Industry

March 30, 2026

The billable hour is fine. The record isn't.

The billable hour has been declared dead for as long as anyone in legal operations has been alive to read the obituaries. Alternative fee arrangements were going to replace it. Then fixed fees. Then value-based pricing. Yet in litigation and insurance defense, the hour remains the overwhelming default. Not out of nostalgia, but because nothing else prices genuinely unpredictable work as well.

The hour is a fair deal with a trust problem

An hourly arrangement is a simple bargain: the client pays for the time the work actually took. For work whose scope is set by an adversary (motions you didn’t choose to receive, depositions that run long, discovery that balloons) that bargain allocates risk more honestly than any fixed fee can.

What has eroded is not the bargain. It is the client’s confidence in the number on the invoice. Carriers did not build audit departments and deploy bill-review software because they reject hourly billing in principle. They built them because the record behind the hour, full of reconstructed narratives, rounded durations, and blocked tasks, gave them reason to check.

Every guideline, audit, and reduction is the same message in different envelopes: we don’t trust the record.

The arms race nobody wins

The industry’s response has been symmetrical escalation. Carriers buy audit software; firms buy prebill software to anticipate the audit software. Guidelines grow longer; compliance review grows longer to match. Each side spends more to argue about a record that neither side believes is precise.

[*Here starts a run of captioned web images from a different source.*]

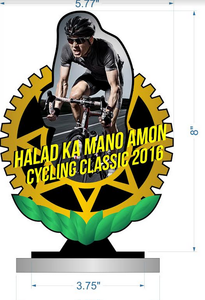 Danao Cycling  Plaque 2016
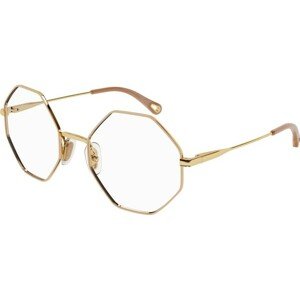 Chloe CH0022O 011 L (53) Arany Férfi Dioptriás szemüvegek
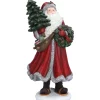 Weihnachtsmann mit Weihnachtsbaum, Standfigur
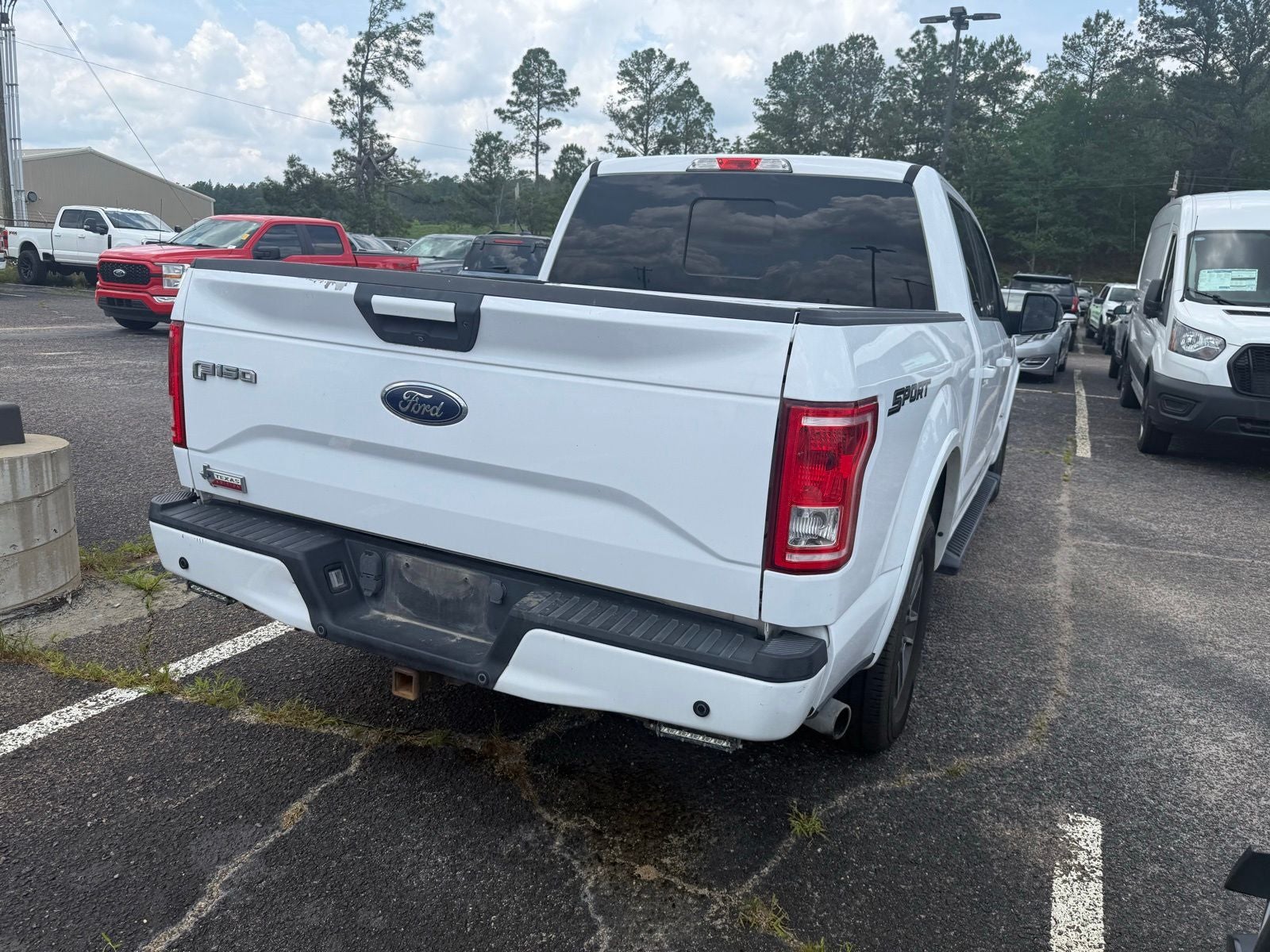 2016 Ford F-150 XLT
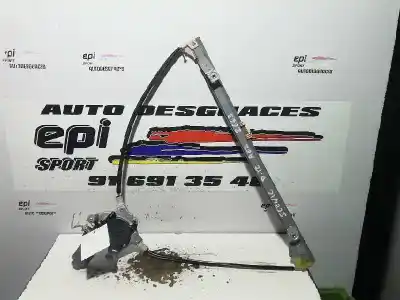 Peça sobressalente para automóvel em segunda mão elevador de vidros dianteira esquerda por renault scenic (ja..) 1.6 16v authentique (ja0b/11) referências oem iam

This is what actually deserves the obituary: not the hour, but the adversarial accounting built around a reconstructed record of it.

Fix the record, keep the hour

A record kept while the work happens changes the terms. When every entry is contemporaneous, itemized, and corroborated by the day it describes, the carrier’s audit finds nothing to cut, the appeal (on the rare occasion one is needed) quotes evidence rather than memory, and the guideline rulebook stops growing, because the behavior it was written to police stops appearing.

The billable hour does not need replacing. It needs a record worthy of the trust the bargain always assumed. Firms that fix the record will find the hour was never the problem, and firms that don’t will keep paying for the argument.